マイニング大手のビットメイン、ハッキングで550万ドルの仮想通貨を盗まれる 裁判所に提出された訴状から明らかに

中国に本拠を置くビットコイン(BTC)マイニング大手ビットメインが、同社がバイナンスに保有する口座から4月に550万ドル相当の仮想通貨を盗んだとして、氏名不詳のハッカーを訴えた。11月7日にシアトルのワシントン州西地区地方裁判所に提出された訴状によって明らかになった。

この訴状によると、氏名不詳のハッカー「ジョン・ドー」は、ビットメインがバイナンスに保有する口座を乗っ取ることに成功。口座のビットコインを使ってアルトコインのDecentraland(MANA)の価格を操作した後、その利益を得たという。

訴状の中でビットメインは、同社の損失は「ビットコインその他のデジタル資産」にして550万ドルを「超える」としており、被告は「およそ617BTC」を盗んだと指摘している。また、この不正行為は、ビットコインが8935ドル前後で取引されていた4月22日に発生したと述べている。

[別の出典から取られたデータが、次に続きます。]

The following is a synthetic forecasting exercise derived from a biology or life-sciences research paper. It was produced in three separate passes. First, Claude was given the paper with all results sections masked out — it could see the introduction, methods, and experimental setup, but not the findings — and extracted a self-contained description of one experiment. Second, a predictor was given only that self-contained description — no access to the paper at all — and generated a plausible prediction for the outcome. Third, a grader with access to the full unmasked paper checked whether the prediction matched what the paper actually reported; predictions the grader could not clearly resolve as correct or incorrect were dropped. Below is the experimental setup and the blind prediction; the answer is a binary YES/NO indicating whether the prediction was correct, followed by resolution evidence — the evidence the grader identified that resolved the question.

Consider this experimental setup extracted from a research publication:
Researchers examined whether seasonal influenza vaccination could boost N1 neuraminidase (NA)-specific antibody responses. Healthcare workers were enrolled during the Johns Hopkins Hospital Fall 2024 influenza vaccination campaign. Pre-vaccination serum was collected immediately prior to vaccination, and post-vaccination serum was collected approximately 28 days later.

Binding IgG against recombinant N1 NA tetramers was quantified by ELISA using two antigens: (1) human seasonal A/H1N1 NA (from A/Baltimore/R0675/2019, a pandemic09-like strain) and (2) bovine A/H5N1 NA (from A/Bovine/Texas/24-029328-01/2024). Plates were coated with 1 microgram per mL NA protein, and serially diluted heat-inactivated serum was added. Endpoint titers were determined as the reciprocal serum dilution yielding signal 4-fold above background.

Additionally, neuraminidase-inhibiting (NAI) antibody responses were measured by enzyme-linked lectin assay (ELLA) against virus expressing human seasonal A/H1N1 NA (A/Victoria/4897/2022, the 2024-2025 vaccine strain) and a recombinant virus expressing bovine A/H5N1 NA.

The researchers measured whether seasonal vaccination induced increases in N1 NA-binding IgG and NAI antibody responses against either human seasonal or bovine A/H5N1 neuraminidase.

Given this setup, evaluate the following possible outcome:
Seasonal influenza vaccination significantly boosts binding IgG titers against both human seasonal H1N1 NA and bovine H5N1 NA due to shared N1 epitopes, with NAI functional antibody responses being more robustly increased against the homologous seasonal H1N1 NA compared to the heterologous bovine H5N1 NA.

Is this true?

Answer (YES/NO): NO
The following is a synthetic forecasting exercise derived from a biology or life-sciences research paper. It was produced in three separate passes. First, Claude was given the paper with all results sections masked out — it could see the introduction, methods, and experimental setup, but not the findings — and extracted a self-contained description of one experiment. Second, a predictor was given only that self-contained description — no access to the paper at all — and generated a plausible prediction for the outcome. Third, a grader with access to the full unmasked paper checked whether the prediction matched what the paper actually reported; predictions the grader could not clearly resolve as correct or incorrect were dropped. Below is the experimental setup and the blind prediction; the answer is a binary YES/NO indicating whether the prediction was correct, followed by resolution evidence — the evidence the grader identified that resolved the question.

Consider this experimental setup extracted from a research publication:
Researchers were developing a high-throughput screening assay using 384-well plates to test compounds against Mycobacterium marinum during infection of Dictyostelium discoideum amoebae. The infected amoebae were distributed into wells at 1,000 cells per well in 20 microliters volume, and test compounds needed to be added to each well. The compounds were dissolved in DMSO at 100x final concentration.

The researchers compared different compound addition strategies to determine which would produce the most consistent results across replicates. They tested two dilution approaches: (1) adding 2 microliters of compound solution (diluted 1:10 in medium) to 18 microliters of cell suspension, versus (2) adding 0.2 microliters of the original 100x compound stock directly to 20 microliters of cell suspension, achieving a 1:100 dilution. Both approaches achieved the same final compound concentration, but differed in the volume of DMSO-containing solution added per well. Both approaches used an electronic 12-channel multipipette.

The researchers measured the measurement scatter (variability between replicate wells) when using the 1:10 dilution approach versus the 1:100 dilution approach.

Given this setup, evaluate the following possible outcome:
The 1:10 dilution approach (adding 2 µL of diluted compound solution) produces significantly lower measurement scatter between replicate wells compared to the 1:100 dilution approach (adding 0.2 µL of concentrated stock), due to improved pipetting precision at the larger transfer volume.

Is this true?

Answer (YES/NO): NO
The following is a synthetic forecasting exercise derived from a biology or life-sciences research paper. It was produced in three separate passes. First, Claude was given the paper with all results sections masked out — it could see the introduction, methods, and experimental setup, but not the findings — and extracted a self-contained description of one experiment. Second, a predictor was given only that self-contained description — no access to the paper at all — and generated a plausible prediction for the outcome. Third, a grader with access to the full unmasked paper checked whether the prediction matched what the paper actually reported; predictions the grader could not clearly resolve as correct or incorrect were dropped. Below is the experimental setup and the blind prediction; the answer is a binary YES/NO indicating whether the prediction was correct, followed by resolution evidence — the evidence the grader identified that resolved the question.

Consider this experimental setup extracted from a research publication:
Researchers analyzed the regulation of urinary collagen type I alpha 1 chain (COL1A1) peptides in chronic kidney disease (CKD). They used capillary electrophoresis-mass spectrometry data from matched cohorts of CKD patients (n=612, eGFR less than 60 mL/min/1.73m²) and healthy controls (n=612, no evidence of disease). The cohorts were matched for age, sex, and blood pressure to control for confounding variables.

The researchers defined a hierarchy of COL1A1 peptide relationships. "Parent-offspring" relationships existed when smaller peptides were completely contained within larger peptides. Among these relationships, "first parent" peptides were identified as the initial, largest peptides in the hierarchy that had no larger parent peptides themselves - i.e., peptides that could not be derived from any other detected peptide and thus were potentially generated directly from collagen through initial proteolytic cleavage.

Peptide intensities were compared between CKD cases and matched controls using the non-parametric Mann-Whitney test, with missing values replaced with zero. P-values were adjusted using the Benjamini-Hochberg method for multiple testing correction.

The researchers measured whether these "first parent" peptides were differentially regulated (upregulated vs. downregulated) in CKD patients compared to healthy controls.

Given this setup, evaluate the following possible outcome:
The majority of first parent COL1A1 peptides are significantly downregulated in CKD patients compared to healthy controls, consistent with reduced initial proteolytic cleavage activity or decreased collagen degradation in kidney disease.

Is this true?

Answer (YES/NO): YES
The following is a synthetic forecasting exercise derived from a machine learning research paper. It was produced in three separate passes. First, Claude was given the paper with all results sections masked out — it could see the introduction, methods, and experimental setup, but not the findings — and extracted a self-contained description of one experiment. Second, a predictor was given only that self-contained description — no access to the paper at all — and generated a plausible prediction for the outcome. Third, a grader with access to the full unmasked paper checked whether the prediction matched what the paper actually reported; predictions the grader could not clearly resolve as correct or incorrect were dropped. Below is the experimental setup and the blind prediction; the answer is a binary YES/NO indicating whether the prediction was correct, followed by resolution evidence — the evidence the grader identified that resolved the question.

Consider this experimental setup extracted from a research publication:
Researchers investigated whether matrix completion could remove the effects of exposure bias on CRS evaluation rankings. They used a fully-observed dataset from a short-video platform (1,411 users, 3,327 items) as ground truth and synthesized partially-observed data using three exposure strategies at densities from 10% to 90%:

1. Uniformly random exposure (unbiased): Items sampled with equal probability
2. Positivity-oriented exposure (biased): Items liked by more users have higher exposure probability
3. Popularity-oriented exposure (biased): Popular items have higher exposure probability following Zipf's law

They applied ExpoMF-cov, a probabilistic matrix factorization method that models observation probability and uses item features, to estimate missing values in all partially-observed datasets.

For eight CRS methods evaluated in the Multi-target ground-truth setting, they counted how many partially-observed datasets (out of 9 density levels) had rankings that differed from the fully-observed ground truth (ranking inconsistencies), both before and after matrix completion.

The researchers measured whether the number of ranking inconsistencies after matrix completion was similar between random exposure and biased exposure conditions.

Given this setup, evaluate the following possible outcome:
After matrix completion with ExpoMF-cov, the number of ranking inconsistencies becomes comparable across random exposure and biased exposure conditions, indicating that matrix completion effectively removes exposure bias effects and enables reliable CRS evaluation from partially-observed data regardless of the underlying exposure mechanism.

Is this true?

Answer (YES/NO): NO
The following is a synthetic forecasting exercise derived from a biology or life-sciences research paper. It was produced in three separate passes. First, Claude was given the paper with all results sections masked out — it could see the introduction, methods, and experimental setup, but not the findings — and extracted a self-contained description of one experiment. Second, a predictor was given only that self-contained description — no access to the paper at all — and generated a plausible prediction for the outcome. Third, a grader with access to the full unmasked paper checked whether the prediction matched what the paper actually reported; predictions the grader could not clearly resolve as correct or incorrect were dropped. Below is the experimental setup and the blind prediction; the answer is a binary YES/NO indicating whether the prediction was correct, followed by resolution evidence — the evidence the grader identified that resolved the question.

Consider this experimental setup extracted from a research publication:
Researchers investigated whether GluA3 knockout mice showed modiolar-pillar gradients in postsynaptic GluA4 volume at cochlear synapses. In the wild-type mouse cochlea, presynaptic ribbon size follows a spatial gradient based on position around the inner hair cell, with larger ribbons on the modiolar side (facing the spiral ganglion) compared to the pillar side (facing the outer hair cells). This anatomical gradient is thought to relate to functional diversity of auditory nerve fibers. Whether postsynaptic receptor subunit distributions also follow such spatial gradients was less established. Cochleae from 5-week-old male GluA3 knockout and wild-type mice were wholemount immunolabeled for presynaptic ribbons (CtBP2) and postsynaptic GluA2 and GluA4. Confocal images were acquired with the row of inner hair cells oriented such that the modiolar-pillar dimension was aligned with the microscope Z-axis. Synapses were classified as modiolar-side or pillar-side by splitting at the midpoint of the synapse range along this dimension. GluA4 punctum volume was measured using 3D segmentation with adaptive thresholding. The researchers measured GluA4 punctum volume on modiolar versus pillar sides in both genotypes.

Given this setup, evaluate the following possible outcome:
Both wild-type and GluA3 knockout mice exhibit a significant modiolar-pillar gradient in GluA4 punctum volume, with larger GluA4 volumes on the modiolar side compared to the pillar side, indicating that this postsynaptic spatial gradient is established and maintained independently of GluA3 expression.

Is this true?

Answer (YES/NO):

訴状によると、氏名不詳のハッカー「ジョン・ドー」はこの「詐欺行為」で、バイナンスとビットレックスにあった2つの口座を使ったという。ビットレックスの口座にはすでに約230万MANAがあり、「ジョン・ドー」はビットメインのデジタルウォレットから、「市場レートを遙かに超える」価格で、MANAと「その他のデジタル資産」を購入する発注書を発行したという。その際にはビットメインから盗んだビットコインが使われた。被告はまた、ビットメインのBTCでイーサリアム(ETH)を購入した後、それを使ってMANAを買うことにより、MANAの価格を不当に吊り上げた疑いもあるという。

訴えによると、このハッカーはビットメインのウォレットと彼ら自身のウォレットから、BTCとMANAを何度も取引していたといい、ビットメインの口座のBTCを、最終的にビットレックスの仮想通貨取引プラットフォーム上のデジタルウォレットへ送金した。